> **Listed entries**:
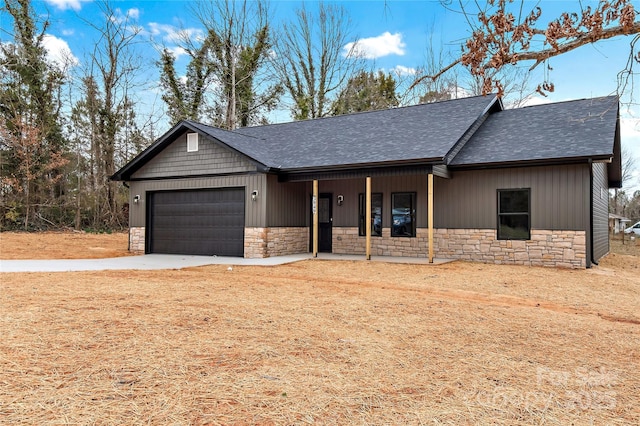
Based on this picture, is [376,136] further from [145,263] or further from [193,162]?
[145,263]

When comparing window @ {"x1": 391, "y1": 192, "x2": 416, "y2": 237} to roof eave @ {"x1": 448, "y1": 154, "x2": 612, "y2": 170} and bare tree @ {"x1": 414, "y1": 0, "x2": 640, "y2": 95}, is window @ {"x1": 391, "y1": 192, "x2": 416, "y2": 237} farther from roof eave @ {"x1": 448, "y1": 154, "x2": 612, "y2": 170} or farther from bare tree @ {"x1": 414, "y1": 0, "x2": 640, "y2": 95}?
bare tree @ {"x1": 414, "y1": 0, "x2": 640, "y2": 95}

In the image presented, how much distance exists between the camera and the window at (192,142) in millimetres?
12811

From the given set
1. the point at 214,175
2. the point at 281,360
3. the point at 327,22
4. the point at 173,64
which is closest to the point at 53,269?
the point at 214,175

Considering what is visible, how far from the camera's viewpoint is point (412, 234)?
1197 cm

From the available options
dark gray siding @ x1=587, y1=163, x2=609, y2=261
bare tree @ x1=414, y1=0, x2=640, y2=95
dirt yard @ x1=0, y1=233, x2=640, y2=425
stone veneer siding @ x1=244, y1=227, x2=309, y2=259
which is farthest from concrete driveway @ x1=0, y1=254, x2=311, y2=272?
dark gray siding @ x1=587, y1=163, x2=609, y2=261

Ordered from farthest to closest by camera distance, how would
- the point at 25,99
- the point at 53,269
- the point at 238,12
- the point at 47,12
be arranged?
1. the point at 238,12
2. the point at 25,99
3. the point at 47,12
4. the point at 53,269

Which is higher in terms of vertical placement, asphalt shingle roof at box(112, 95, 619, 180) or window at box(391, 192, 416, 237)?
asphalt shingle roof at box(112, 95, 619, 180)

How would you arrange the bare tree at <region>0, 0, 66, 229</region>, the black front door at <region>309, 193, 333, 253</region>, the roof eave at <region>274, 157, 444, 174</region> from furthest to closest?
the bare tree at <region>0, 0, 66, 229</region> → the black front door at <region>309, 193, 333, 253</region> → the roof eave at <region>274, 157, 444, 174</region>

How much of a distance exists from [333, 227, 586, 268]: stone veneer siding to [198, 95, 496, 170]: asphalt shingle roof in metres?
2.43

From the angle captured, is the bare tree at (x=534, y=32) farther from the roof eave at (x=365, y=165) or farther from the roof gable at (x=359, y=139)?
the roof gable at (x=359, y=139)

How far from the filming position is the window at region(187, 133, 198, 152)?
1281 centimetres

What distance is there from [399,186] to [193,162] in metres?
6.27

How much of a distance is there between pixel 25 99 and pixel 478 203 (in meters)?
20.4

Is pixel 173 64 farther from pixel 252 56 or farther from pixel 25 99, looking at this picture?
pixel 25 99
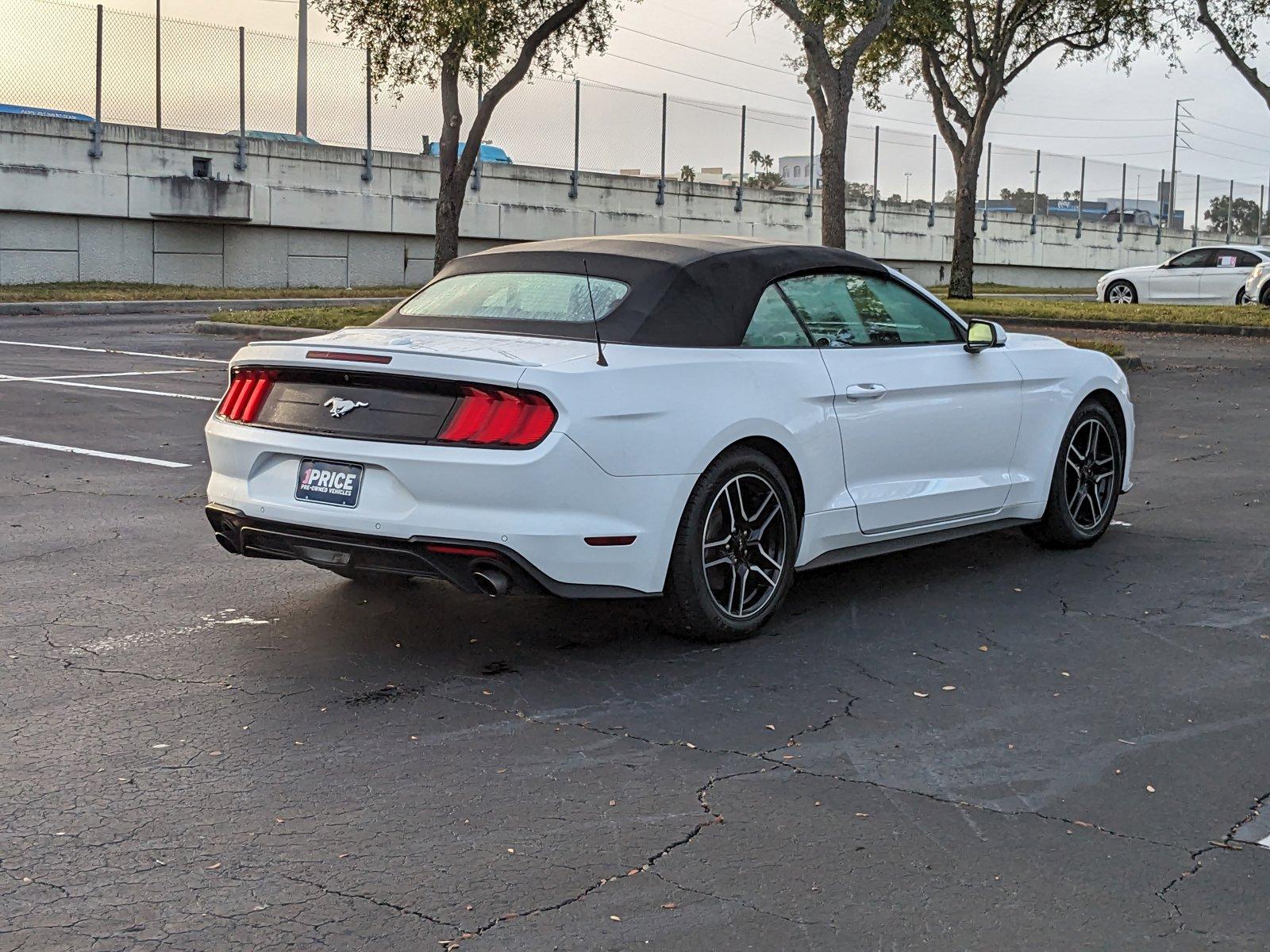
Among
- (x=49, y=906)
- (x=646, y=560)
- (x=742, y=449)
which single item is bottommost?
(x=49, y=906)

> **Your objective**: Give again the material from the line holding "What distance is" through its end, inclusive, requests included. In the answers only, rescale every distance and coordinate by 0.7, rounding each to its original number of decimals with halves rounded up, and leave the pictures out.

> **Exercise answer**:
What distance is there from [399,186] to [193,162] in metres?
4.39

How much of a distance is there between pixel 25 99 and pixel 478 203 (in meters)?
14.3

Is pixel 173 64 farther from pixel 252 56 or farther from pixel 25 99, looking at this picture?
pixel 18 69
Among
- (x=49, y=906)
- (x=646, y=560)
- (x=742, y=449)
which single item is bottommost?
(x=34, y=634)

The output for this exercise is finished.